Considerations and implications of current in vitro model systems to study optic nerve head cellular mechanobiology

Preethi S. Ganapathy^*Ana N. Strat

• Upstate Medical University, Syracuse, United States

The optic nerve head (ONH) is a primary site of biomechanical strain within the eye. Here, tensile, compressive and shear forces can impact both physiologic function and pathologic dysfunction of the tissue. Under healthy conditions, the ONH can withstand dynamic fluctuations in intraocular pressure (IOP), which is the main driver of biomechanical strain. In glaucoma, pathologic biomechanical strains lead to disrupted cellular homeostasis, increased ECM remodeling and fibrosis, loss of retinal ganglion cells (RGCs), and irreversible blindness. In vitro model systems are increasingly used to dissect the mechanisms by which ONH cells respond to biomechanical strain (i.e., their mechanobiology). This review aims to present the current state of these in vitro model systems. Traditional two-dimensional (2D) stretch systems have provided important insights into ONH cellular mechanobiology.

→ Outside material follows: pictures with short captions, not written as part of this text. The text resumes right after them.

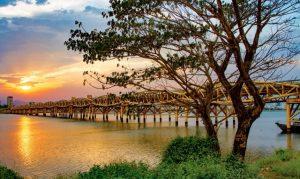 Cầu đi bộ Nguyễn Văn Trổi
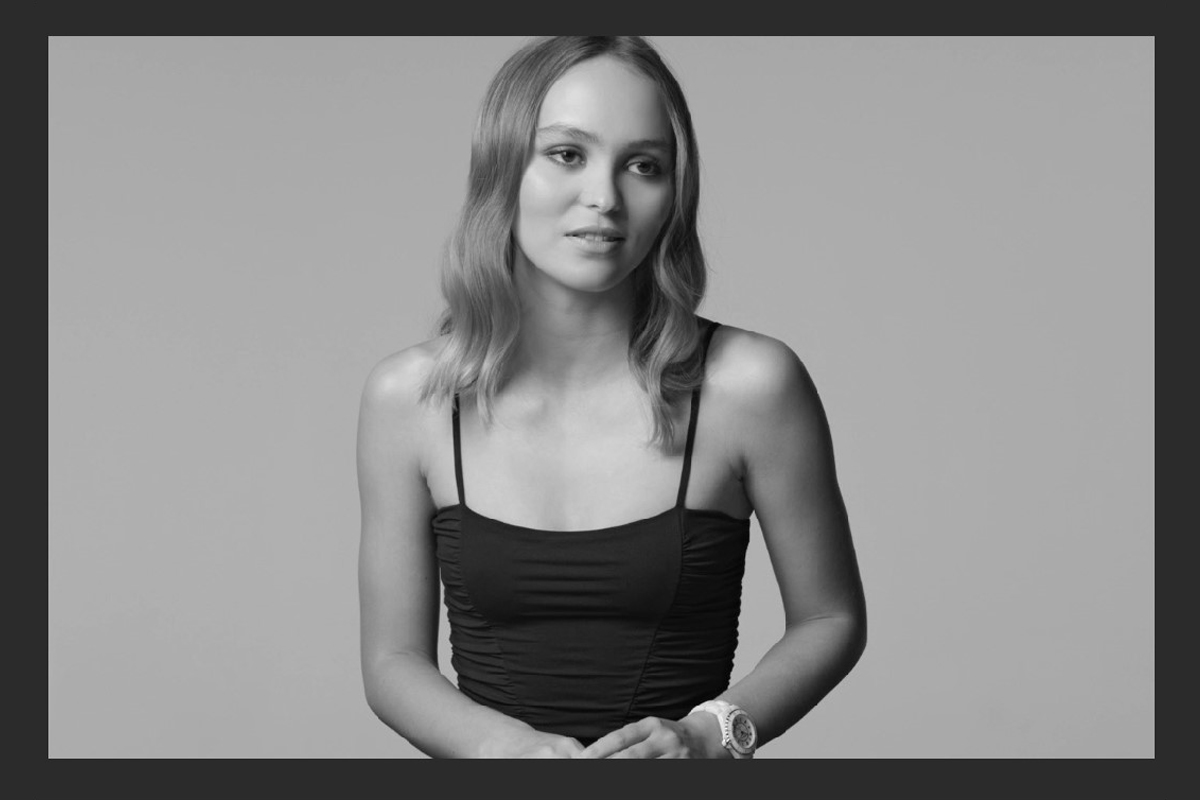 Lily-Rose Depp nella campagna #J12Turns20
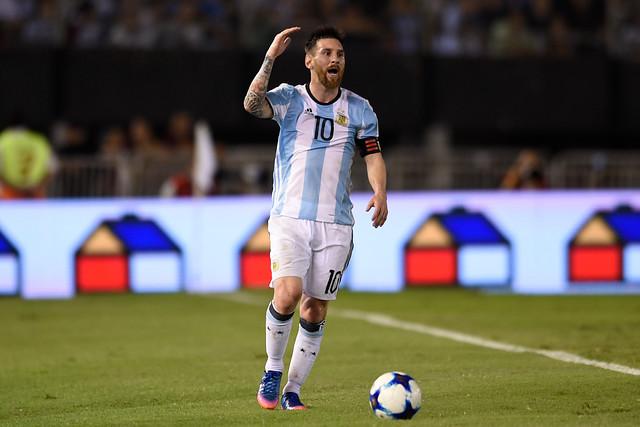 FIFA sanciona con cuatro partidos a Lionel Messi por insultos a juez de línea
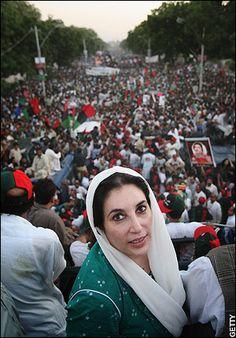Benazir Bhutto fue destituida en 1996 y condenada a prisión por corrupción en 1998, sentencia que fue anulada, se autoexilió en 1999 en los Emiratos Árabes Unidos, donde conoció una nueva condena de tres años.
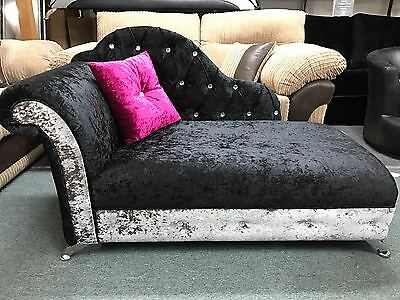 Chaise longue in crush velvet with a diamond design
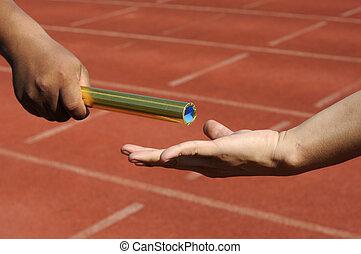 överföring, action., relay-athletes, räcker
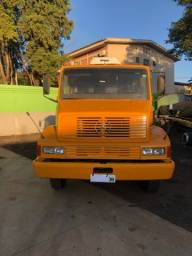Caminhão 2318 91/91 truck 6x2 no chassis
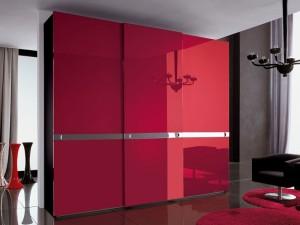 Красный шкаф.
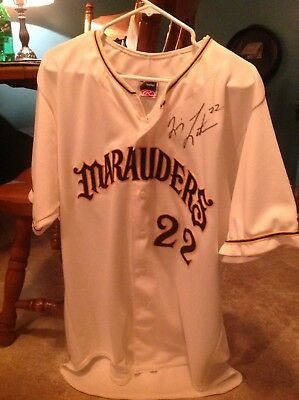 bradenton marauders game worn and autgoraphed quincey lattimore jersey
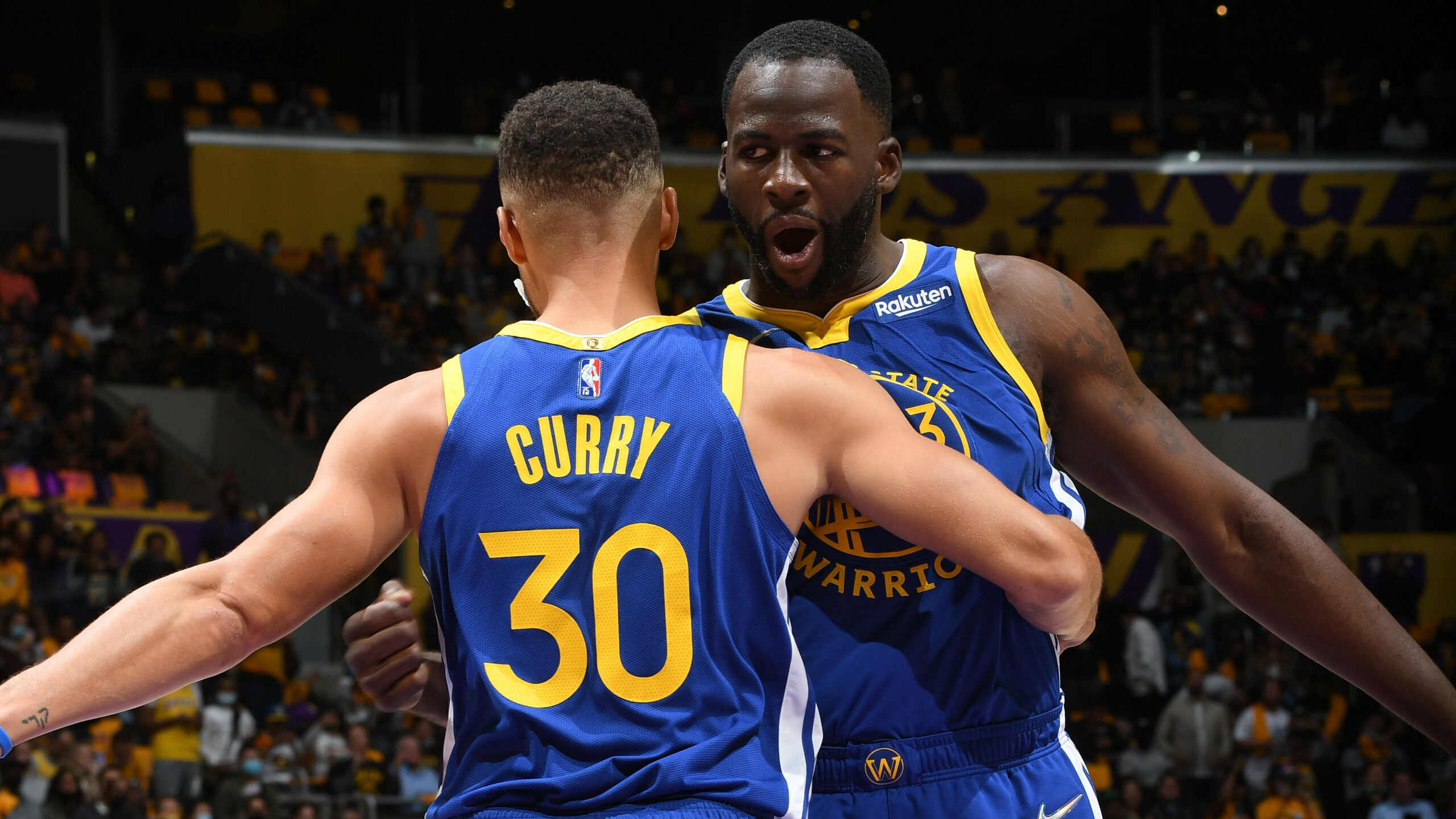 Warriors show familiar strength in opening win vs. Lakers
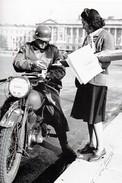 WW2 - Un Motocycliste Allemand Achète Son Journal à Paris - 1939-45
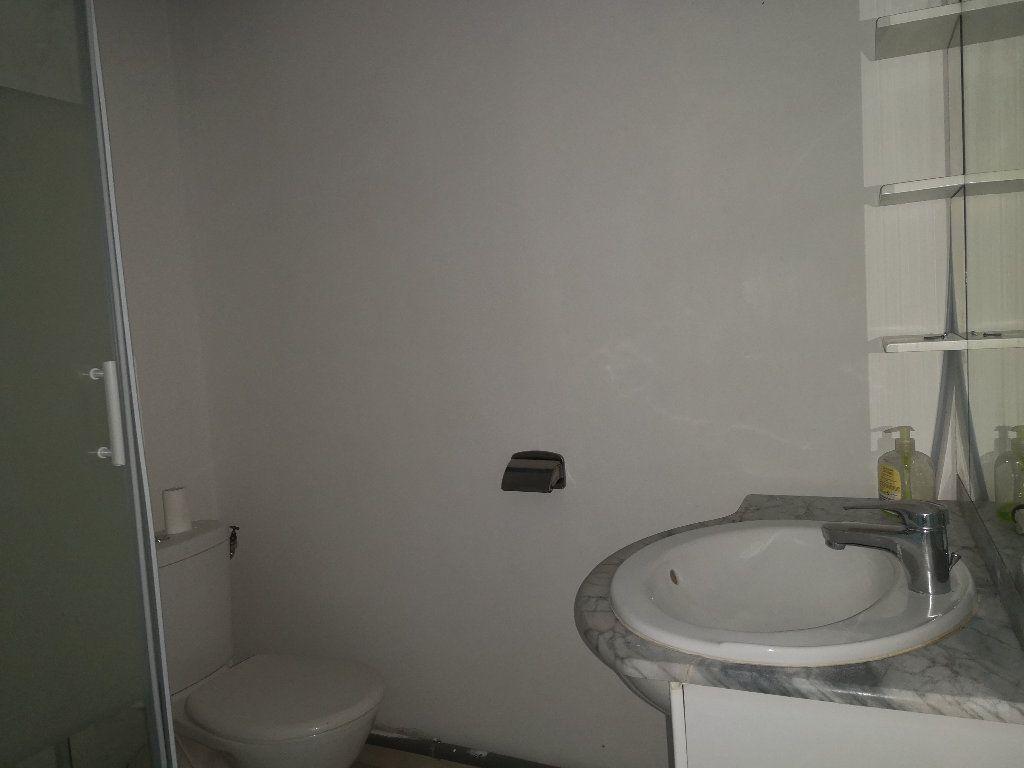 Appartement à louer 3 50m2 à Uzès vignette-6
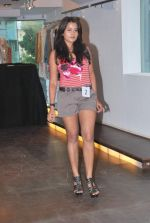 at Punjab Fashion Week auditions in Riyaz Gangji Store on 17th Sept 2011 (31).JPG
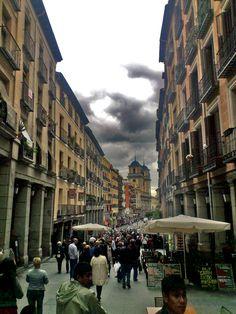 Calle Toledo con la Colegiata de San Isidro el Real al fondo. Madrid.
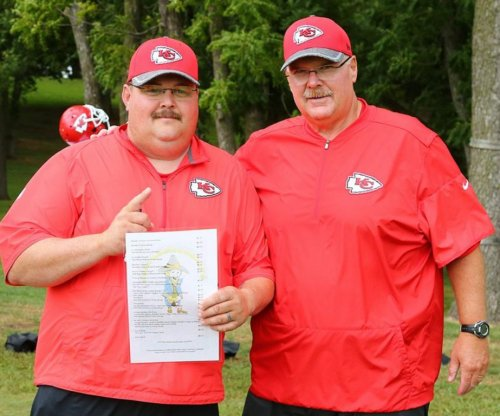Fake Andy Reid holds press conference for Kansas City Chiefs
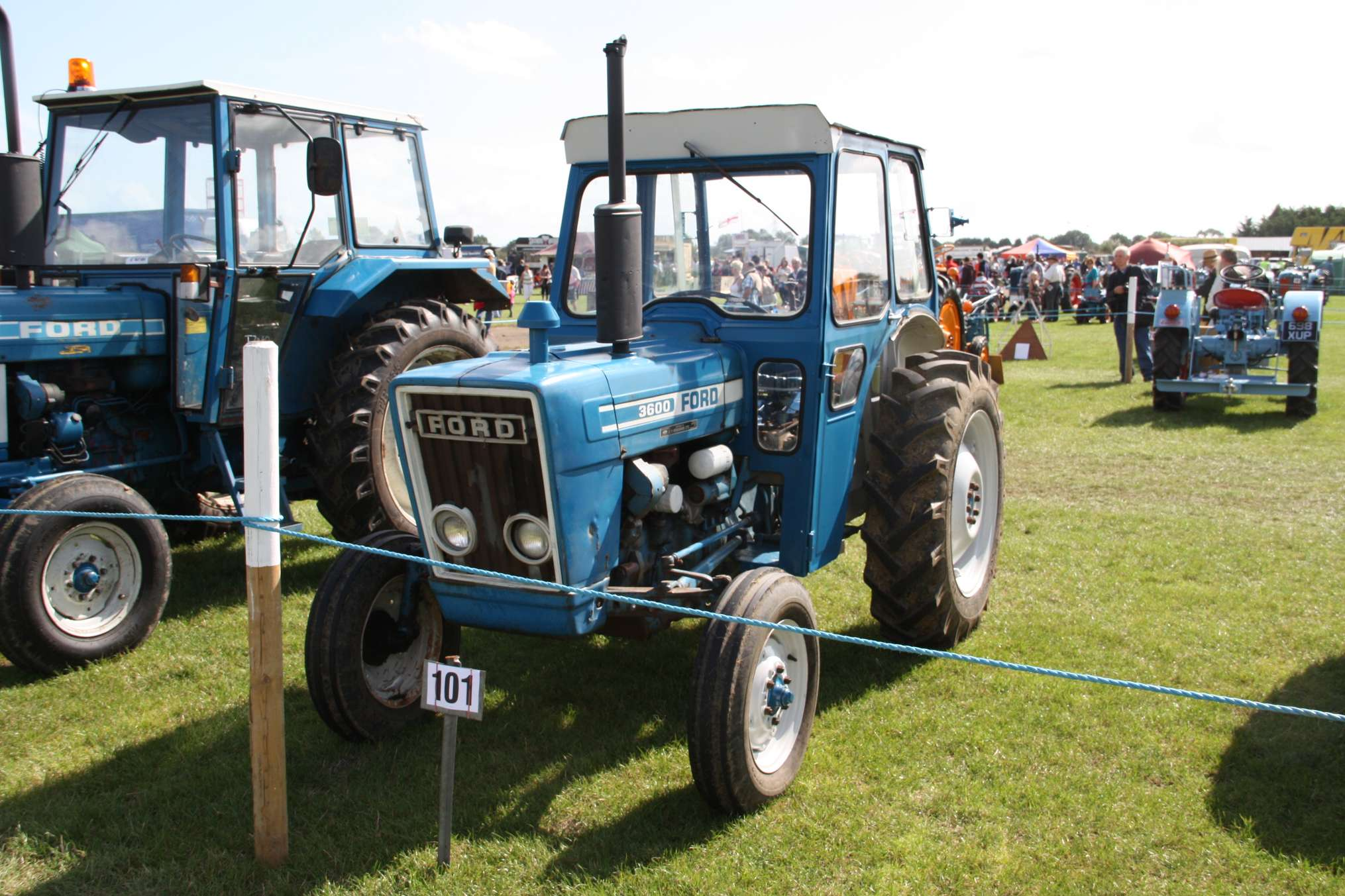 Ford 3600 #7604372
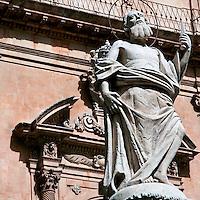 La statua di San Bartolomeo a fianco del Duomo di San Pietro a Modica..San Bartolomeo statue near at San Pietro's Dome in Modica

More recent 3D in vitro models include hydrogel-based systems that incorporate natural or synthetic ECM polymers that support development of cell morphology and ECM interactions similar to those observed in vivo; these models permit application of compressive and tensile biomechanical strain. This review also discusses ONH biomechanical strains as they pertain to glaucoma pathophysiology, the ONH cell types implicated in pathologic mechanobiology, and the experimental parameters generally used in current in vitro systems. Ultimately, refinements of these in vitro model systems can provide crucial mechanistic insights into cellular mechanodysfunction and potential therapeutic targets for glaucoma.